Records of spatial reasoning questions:
........

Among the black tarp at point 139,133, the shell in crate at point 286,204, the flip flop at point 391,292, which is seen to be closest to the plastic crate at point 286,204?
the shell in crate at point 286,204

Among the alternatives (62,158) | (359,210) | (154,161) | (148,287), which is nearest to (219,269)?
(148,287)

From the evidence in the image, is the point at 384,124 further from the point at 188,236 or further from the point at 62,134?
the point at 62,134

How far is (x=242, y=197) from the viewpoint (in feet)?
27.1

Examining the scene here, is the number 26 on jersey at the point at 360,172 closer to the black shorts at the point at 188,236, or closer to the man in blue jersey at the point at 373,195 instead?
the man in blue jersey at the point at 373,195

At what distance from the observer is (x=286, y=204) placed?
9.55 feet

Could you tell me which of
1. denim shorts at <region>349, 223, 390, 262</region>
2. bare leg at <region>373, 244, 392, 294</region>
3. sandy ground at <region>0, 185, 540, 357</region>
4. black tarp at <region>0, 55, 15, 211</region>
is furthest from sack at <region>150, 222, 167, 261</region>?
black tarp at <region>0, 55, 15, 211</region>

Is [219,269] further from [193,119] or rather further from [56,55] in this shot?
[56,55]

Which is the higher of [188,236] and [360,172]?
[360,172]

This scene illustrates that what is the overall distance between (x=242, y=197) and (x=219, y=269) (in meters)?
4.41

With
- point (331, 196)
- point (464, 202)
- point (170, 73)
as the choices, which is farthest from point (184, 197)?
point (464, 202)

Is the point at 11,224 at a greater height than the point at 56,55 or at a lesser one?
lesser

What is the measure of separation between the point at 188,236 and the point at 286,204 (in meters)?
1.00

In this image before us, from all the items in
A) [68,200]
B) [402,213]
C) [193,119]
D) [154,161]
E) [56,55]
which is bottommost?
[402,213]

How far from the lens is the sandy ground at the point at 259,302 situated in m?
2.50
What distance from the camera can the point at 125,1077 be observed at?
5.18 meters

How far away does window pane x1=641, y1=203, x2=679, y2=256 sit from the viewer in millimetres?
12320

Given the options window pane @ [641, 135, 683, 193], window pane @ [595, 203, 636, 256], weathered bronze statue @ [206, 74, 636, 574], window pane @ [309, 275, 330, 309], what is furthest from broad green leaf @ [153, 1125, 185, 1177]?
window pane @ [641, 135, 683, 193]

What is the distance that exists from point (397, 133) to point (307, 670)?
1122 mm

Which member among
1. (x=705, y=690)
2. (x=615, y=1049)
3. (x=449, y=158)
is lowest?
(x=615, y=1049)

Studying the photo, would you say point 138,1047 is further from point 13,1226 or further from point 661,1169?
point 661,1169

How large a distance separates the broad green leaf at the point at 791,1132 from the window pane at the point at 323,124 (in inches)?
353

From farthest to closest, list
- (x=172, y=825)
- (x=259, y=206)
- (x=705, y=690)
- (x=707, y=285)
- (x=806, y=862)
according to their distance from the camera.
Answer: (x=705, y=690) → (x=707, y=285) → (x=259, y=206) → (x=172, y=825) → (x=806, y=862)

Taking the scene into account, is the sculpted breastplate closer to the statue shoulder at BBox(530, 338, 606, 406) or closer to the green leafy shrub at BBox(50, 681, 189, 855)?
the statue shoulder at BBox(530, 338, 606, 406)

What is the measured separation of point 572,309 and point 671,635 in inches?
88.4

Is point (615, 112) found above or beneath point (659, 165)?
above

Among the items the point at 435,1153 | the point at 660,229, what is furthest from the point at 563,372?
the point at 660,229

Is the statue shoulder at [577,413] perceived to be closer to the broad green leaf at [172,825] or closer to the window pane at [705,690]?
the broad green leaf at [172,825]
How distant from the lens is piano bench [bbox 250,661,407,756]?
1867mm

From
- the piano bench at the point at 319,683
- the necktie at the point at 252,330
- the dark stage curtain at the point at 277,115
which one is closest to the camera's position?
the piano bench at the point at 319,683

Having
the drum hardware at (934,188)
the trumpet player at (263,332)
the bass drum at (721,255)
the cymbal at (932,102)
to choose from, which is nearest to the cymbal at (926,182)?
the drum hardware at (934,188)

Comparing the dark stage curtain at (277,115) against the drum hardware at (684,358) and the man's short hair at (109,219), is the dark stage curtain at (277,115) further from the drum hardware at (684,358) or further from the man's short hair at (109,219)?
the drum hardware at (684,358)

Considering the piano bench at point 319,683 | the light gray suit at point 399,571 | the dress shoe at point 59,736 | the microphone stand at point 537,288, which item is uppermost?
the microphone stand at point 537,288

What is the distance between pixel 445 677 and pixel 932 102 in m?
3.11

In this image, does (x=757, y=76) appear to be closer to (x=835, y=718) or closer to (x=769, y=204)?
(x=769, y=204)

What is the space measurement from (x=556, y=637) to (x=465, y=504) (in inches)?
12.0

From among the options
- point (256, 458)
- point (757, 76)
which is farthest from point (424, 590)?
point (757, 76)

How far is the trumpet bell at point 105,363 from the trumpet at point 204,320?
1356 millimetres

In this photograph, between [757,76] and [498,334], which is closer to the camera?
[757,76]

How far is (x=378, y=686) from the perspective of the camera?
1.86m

........

#### Instructions for the task
Output the entries exactly.

#### The answer
Among the black tarp at point 139,133, the shell in crate at point 286,204, the flip flop at point 391,292, which is seen to be closest to the plastic crate at point 286,204?
the shell in crate at point 286,204

Among the alternatives (62,158) | (359,210) | (154,161) | (148,287), which is nearest to (219,269)?
(148,287)

From the evidence in the image, is the point at 384,124 further from the point at 188,236 or further from the point at 62,134?
the point at 62,134

How far is (x=242, y=197) from the viewpoint (in feet)?
27.1

Examining the scene here, is the number 26 on jersey at the point at 360,172 closer to the black shorts at the point at 188,236, or closer to the man in blue jersey at the point at 373,195 instead?
the man in blue jersey at the point at 373,195

At what distance from the observer is (x=286, y=204) placed?
9.55 feet

Could you tell me which of
1. denim shorts at <region>349, 223, 390, 262</region>
2. bare leg at <region>373, 244, 392, 294</region>
3. sandy ground at <region>0, 185, 540, 357</region>
4. black tarp at <region>0, 55, 15, 211</region>
is furthest from sack at <region>150, 222, 167, 261</region>?
black tarp at <region>0, 55, 15, 211</region>

Is [219,269] further from [193,119] or rather further from [56,55] in this shot?
[56,55]

Which is the higher of [188,236] and [360,172]?
[360,172]

This scene illustrates that what is the overall distance between (x=242, y=197) and (x=219, y=269) (in meters)?
4.41

With
- point (331, 196)
- point (464, 202)
- point (170, 73)
as the choices, which is farthest from point (184, 197)?
point (464, 202)

Is the point at 11,224 at a greater height than the point at 56,55 or at a lesser one?
lesser

What is the measure of separation between the point at 188,236 and the point at 286,204 (in meters)?
1.00

In this image before us, from all the items in
A) [68,200]
B) [402,213]
C) [193,119]
D) [154,161]
E) [56,55]
which is bottommost?
[402,213]

How far from the lens is the sandy ground at the point at 259,302 situated in m?
2.50
What distance from the camera can the point at 125,1077 be observed at?
5.18 meters

How far away does window pane x1=641, y1=203, x2=679, y2=256 sit from the viewer in millimetres?
12320

Given the options window pane @ [641, 135, 683, 193], window pane @ [595, 203, 636, 256], weathered bronze statue @ [206, 74, 636, 574], window pane @ [309, 275, 330, 309], what is furthest from broad green leaf @ [153, 1125, 185, 1177]?
window pane @ [641, 135, 683, 193]

What is the distance that exists from point (397, 133) to point (307, 670)?
1122 mm

Which member among
1. (x=705, y=690)
2. (x=615, y=1049)
3. (x=449, y=158)
is lowest?
(x=615, y=1049)

Studying the photo, would you say point 138,1047 is further from point 13,1226 or further from point 661,1169?
point 661,1169

How large a distance separates the broad green leaf at the point at 791,1132 from the window pane at the point at 323,124 (in inches)?
353

From farthest to closest, list
- (x=172, y=825)
- (x=259, y=206)
- (x=705, y=690)
- (x=707, y=285)
- (x=806, y=862)
according to their distance from the camera.
Answer: (x=705, y=690) → (x=707, y=285) → (x=259, y=206) → (x=172, y=825) → (x=806, y=862)

Taking the scene into account, is the sculpted breastplate closer to the statue shoulder at BBox(530, 338, 606, 406) or closer to the green leafy shrub at BBox(50, 681, 189, 855)?
the statue shoulder at BBox(530, 338, 606, 406)

What is the measured separation of point 572,309 and point 671,635 in inches?
88.4

Is point (615, 112) found above or beneath point (659, 165)?
above

Among the items the point at 435,1153 | the point at 660,229, what is furthest from the point at 563,372?
the point at 660,229

Is the statue shoulder at [577,413] perceived to be closer to the broad green leaf at [172,825] or closer to the window pane at [705,690]?
the broad green leaf at [172,825]
How distant from the lens is piano bench [bbox 250,661,407,756]?
1867mm

From
- the piano bench at the point at 319,683
- the necktie at the point at 252,330
- the dark stage curtain at the point at 277,115
which one is closest to the camera's position?
the piano bench at the point at 319,683

Having
the drum hardware at (934,188)
the trumpet player at (263,332)
the bass drum at (721,255)
the cymbal at (932,102)
to choose from, which is nearest to the cymbal at (926,182)?
the drum hardware at (934,188)

Comparing the dark stage curtain at (277,115) against the drum hardware at (684,358) and the man's short hair at (109,219), is the dark stage curtain at (277,115) further from the drum hardware at (684,358) or further from the man's short hair at (109,219)?
the drum hardware at (684,358)

Considering the piano bench at point 319,683 | the light gray suit at point 399,571 | the dress shoe at point 59,736 | the microphone stand at point 537,288, which item is uppermost?
the microphone stand at point 537,288

What is the distance between pixel 445 677 and pixel 932 102 in m?
3.11

In this image, does (x=757, y=76) appear to be closer to (x=835, y=718) or closer to (x=769, y=204)?
(x=769, y=204)

What is the space measurement from (x=556, y=637) to (x=465, y=504) (in inches)?
12.0

From among the options
- point (256, 458)
- point (757, 76)
which is farthest from point (424, 590)?
point (757, 76)

How far is the trumpet bell at point 105,363 from the trumpet at point 204,320?
1356 millimetres

In this photograph, between [757,76] and [498,334], which is closer to the camera?
[757,76]

How far is (x=378, y=686) from the perspective of the camera?
1.86m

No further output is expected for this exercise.